What you give back must match the records below word for word.
──────────
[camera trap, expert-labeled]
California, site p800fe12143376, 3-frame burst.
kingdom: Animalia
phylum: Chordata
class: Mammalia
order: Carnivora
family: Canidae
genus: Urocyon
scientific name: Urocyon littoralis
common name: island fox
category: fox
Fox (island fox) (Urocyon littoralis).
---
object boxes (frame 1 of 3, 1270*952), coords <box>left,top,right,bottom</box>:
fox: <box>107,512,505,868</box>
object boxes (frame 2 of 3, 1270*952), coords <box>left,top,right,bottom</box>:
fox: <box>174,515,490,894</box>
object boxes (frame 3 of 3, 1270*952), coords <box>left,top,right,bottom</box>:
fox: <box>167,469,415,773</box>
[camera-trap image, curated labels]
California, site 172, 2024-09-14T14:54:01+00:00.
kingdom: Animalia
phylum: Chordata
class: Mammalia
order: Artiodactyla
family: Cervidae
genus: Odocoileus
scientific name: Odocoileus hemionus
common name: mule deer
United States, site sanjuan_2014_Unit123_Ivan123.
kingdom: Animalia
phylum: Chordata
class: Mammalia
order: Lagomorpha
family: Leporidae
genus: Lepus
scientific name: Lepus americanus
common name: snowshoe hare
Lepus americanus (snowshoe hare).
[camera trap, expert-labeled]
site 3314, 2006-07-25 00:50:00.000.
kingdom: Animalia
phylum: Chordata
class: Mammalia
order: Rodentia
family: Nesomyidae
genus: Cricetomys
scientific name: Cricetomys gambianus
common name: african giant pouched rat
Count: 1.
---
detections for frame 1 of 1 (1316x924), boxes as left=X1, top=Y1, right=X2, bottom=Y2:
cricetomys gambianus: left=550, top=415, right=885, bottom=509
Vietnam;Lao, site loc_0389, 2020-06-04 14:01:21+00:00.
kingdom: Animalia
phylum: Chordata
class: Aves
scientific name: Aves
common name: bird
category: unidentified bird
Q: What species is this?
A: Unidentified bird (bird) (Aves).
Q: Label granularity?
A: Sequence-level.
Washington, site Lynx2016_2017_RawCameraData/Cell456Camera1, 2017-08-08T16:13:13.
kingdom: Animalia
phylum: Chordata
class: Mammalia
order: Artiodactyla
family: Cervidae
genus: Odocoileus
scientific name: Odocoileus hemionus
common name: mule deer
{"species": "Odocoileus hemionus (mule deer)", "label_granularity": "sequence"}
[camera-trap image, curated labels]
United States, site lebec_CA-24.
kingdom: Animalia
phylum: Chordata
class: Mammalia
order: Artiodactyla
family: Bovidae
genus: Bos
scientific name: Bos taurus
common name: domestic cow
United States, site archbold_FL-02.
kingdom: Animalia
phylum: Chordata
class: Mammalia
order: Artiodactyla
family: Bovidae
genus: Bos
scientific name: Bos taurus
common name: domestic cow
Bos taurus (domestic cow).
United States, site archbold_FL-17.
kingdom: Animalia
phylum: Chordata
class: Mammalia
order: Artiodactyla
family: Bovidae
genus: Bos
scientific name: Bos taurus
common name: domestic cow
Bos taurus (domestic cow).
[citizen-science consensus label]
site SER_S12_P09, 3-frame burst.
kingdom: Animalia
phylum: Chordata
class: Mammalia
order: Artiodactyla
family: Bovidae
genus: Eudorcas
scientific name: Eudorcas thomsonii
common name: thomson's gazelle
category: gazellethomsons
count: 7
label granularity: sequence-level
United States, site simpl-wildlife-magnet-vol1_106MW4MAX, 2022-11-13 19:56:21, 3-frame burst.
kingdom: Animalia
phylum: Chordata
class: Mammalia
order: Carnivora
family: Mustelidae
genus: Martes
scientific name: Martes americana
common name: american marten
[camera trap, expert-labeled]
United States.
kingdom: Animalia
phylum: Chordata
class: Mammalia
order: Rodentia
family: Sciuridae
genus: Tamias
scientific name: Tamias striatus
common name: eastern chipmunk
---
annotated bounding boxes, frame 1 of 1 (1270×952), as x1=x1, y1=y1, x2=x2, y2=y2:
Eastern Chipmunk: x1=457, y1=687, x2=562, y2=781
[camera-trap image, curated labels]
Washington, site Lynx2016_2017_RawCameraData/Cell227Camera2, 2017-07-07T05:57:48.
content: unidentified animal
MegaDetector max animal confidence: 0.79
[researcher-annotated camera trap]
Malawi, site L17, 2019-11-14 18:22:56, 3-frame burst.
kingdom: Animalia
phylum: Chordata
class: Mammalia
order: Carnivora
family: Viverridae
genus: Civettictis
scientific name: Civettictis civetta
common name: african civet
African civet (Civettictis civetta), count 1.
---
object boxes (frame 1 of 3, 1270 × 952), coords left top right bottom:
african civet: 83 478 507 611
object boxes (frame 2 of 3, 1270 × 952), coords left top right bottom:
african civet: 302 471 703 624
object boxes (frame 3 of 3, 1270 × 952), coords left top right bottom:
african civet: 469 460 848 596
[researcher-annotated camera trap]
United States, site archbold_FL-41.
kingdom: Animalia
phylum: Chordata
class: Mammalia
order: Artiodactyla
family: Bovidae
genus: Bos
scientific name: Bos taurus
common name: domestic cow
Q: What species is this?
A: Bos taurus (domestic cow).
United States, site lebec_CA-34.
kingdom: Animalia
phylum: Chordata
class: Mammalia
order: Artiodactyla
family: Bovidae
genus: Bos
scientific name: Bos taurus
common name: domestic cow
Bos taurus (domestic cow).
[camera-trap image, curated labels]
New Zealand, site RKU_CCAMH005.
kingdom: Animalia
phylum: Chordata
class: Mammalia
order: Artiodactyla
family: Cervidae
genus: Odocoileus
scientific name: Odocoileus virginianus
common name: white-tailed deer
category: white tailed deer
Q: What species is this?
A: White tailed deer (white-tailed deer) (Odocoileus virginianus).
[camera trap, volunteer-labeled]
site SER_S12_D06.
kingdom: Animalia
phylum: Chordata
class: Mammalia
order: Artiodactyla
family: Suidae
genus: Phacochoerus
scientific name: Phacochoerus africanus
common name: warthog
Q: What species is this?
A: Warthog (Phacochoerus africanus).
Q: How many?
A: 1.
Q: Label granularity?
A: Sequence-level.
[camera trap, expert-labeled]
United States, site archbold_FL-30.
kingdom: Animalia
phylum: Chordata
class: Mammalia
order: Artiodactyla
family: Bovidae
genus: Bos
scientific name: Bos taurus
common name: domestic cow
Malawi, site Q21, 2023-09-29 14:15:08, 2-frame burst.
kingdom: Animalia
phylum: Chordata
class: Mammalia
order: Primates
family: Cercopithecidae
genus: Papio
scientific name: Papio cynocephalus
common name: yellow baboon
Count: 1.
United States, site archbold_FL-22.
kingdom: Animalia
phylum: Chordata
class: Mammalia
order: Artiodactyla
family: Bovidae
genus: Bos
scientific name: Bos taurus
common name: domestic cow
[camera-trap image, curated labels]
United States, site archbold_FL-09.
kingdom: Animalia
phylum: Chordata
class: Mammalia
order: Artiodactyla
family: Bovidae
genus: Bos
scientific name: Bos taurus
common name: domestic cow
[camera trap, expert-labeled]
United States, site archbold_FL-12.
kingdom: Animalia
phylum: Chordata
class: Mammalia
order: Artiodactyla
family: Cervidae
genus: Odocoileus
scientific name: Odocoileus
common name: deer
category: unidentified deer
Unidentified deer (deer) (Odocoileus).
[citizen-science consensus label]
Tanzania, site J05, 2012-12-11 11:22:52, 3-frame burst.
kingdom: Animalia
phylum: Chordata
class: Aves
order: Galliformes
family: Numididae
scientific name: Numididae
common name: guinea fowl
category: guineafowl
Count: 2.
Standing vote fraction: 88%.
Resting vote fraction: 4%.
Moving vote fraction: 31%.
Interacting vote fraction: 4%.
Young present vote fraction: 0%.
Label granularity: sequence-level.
──────────
- [Reply to the exercise]:
[camera trap, expert-labeled]
California, site p800fe12143376, 3-frame burst.
kingdom: Animalia
phylum: Chordata
class: Mammalia
order: Carnivora
family: Canidae
genus: Urocyon
scientific name: Urocyon littoralis
common name: island fox
category: fox
Fox (island fox) (Urocyon littoralis).
---
object boxes (frame 1 of 3, 1270*952), coords <box>left,top,right,bottom</box>:
fox: <box>107,512,505,868</box>
object boxes (frame 2 of 3, 1270*952), coords <box>left,top,right,bottom</box>:
fox: <box>174,515,490,894</box>
object boxes (frame 3 of 3, 1270*952), coords <box>left,top,right,bottom</box>:
fox: <box>167,469,415,773</box>
[camera-trap image, curated labels]
California, site 172, 2024-09-14T14:54:01+00:00.
kingdom: Animalia
phylum: Chordata
class: Mammalia
order: Artiodactyla
family: Cervidae
genus: Odocoileus
scientific name: Odocoileus hemionus
common name: mule deer
United States, site sanjuan_2014_Unit123_Ivan123.
kingdom: Animalia
phylum: Chordata
class: Mammalia
order: Lagomorpha
family: Leporidae
genus: Lepus
scientific name: Lepus americanus
common name: snowshoe hare
Lepus americanus (snowshoe hare).
[camera trap, expert-labeled]
site 3314, 2006-07-25 00:50:00.000.
kingdom: Animalia
phylum: Chordata
class: Mammalia
order: Rodentia
family: Nesomyidae
genus: Cricetomys
scientific name: Cricetomys gambianus
common name: african giant pouched rat
Count: 1.
---
detections for frame 1 of 1 (1316x924), boxes as left=X1, top=Y1, right=X2, bottom=Y2:
cricetomys gambianus: left=550, top=415, right=885, bottom=509
Vietnam;Lao, site loc_0389, 2020-06-04 14:01:21+00:00.
kingdom: Animalia
phylum: Chordata
class: Aves
scientific name: Aves
common name: bird
category: unidentified bird
Q: What species is this?
A: Unidentified bird (bird) (Aves).
Q: Label granularity?
A: Sequence-level.
Washington, site Lynx2016_2017_RawCameraData/Cell456Camera1, 2017-08-08T16:13:13.
kingdom: Animalia
phylum: Chordata
class: Mammalia
order: Artiodactyla
family: Cervidae
genus: Odocoileus
scientific name: Odocoileus hemionus
common name: mule deer
{"species": "Odocoileus hemionus (mule deer)", "label_granularity": "sequence"}
[camera-trap image, curated labels]
United States, site lebec_CA-24.
kingdom: Animalia
phylum: Chordata
class: Mammalia
order: Artiodactyla
family: Bovidae
genus: Bos
scientific name: Bos taurus
common name: domestic cow
United States, site archbold_FL-02.
kingdom: Animalia
phylum: Chordata
class: Mammalia
order: Artiodactyla
family: Bovidae
genus: Bos
scientific name: Bos taurus
common name: domestic cow
Bos taurus (domestic cow).
United States, site archbold_FL-17.
kingdom: Animalia
phylum: Chordata
class: Mammalia
order: Artiodactyla
family: Bovidae
genus: Bos
scientific name: Bos taurus
common name: domestic cow
Bos taurus (domestic cow).
[citizen-science consensus label]
site SER_S12_P09, 3-frame burst.
kingdom: Animalia
phylum: Chordata
class: Mammalia
order: Artiodactyla
family: Bovidae
genus: Eudorcas
scientific name: Eudorcas thomsonii
common name: thomson's gazelle
category: gazellethomsons
count: 7
label granularity: sequence-level
United States, site simpl-wildlife-magnet-vol1_106MW4MAX, 2022-11-13 19:56:21, 3-frame burst.
kingdom: Animalia
phylum: Chordata
class: Mammalia
order: Carnivora
family: Mustelidae
genus: Martes
scientific name: Martes americana
common name: american marten
[camera trap, expert-labeled]
United States.
kingdom: Animalia
phylum: Chordata
class: Mammalia
order: Rodentia
family: Sciuridae
genus: Tamias
scientific name: Tamias striatus
common name: eastern chipmunk
---
annotated bounding boxes, frame 1 of 1 (1270×952), as x1=x1, y1=y1, x2=x2, y2=y2:
Eastern Chipmunk: x1=457, y1=687, x2=562, y2=781
[camera-trap image, curated labels]
Washington, site Lynx2016_2017_RawCameraData/Cell227Camera2, 2017-07-07T05:57:48.
content: unidentified animal
MegaDetector max animal confidence: 0.79
[researcher-annotated camera trap]
Malawi, site L17, 2019-11-14 18:22:56, 3-frame burst.
kingdom: Animalia
phylum: Chordata
class: Mammalia
order: Carnivora
family: Viverridae
genus: Civettictis
scientific name: Civettictis civetta
common name: african civet
African civet (Civettictis civetta), count 1.
---
object boxes (frame 1 of 3, 1270 × 952), coords left top right bottom:
african civet: 83 478 507 611
object boxes (frame 2 of 3, 1270 × 952), coords left top right bottom:
african civet: 302 471 703 624
object boxes (frame 3 of 3, 1270 × 952), coords left top right bottom:
african civet: 469 460 848 596
[researcher-annotated camera trap]
United States, site archbold_FL-41.
kingdom: Animalia
phylum: Chordata
class: Mammalia
order: Artiodactyla
family: Bovidae
genus: Bos
scientific name: Bos taurus
common name: domestic cow
Q: What species is this?
A: Bos taurus (domestic cow).
United States, site lebec_CA-34.
kingdom: Animalia
phylum: Chordata
class: Mammalia
order: Artiodactyla
family: Bovidae
genus: Bos
scientific name: Bos taurus
common name: domestic cow
Bos taurus (domestic cow).
[camera-trap image, curated labels]
New Zealand, site RKU_CCAMH005.
kingdom: Animalia
phylum: Chordata
class: Mammalia
order: Artiodactyla
family: Cervidae
genus: Odocoileus
scientific name: Odocoileus virginianus
common name: white-tailed deer
category: white tailed deer
Q: What species is this?
A: White tailed deer (white-tailed deer) (Odocoileus virginianus).
[camera trap, volunteer-labeled]
site SER_S12_D06.
kingdom: Animalia
phylum: Chordata
class: Mammalia
order: Artiodactyla
family: Suidae
genus: Phacochoerus
scientific name: Phacochoerus africanus
common name: warthog
Q: What species is this?
A: Warthog (Phacochoerus africanus).
Q: How many?
A: 1.
Q: Label granularity?
A: Sequence-level.
[camera trap, expert-labeled]
United States, site archbold_FL-30.
kingdom: Animalia
phylum: Chordata
class: Mammalia
order: Artiodactyla
family: Bovidae
genus: Bos
scientific name: Bos taurus
common name: domestic cow
Malawi, site Q21, 2023-09-29 14:15:08, 2-frame burst.
kingdom: Animalia
phylum: Chordata
class: Mammalia
order: Primates
family: Cercopithecidae
genus: Papio
scientific name: Papio cynocephalus
common name: yellow baboon
Count: 1.
United States, site archbold_FL-22.
kingdom: Animalia
phylum: Chordata
class: Mammalia
order: Artiodactyla
family: Bovidae
genus: Bos
scientific name: Bos taurus
common name: domestic cow
[camera-trap image, curated labels]
United States, site archbold_FL-09.
kingdom: Animalia
phylum: Chordata
class: Mammalia
order: Artiodactyla
family: Bovidae
genus: Bos
scientific name: Bos taurus
common name: domestic cow
[camera trap, expert-labeled]
United States, site archbold_FL-12.
kingdom: Animalia
phylum: Chordata
class: Mammalia
order: Artiodactyla
family: Cervidae
genus: Odocoileus
scientific name: Odocoileus
common name: deer
category: unidentified deer
Unidentified deer (deer) (Odocoileus).
[citizen-science consensus label]
Tanzania, site J05, 2012-12-11 11:22:52, 3-frame burst.
kingdom: Animalia
phylum: Chordata
class: Aves
order: Galliformes
family: Numididae
scientific name: Numididae
common name: guinea fowl
category: guineafowl
Count: 2.
Standing vote fraction: 88%.
Resting vote fraction: 4%.
Moving vote fraction: 31%.
Interacting vote fraction: 4%.
Young present vote fraction: 0%.
Label granularity: sequence-level.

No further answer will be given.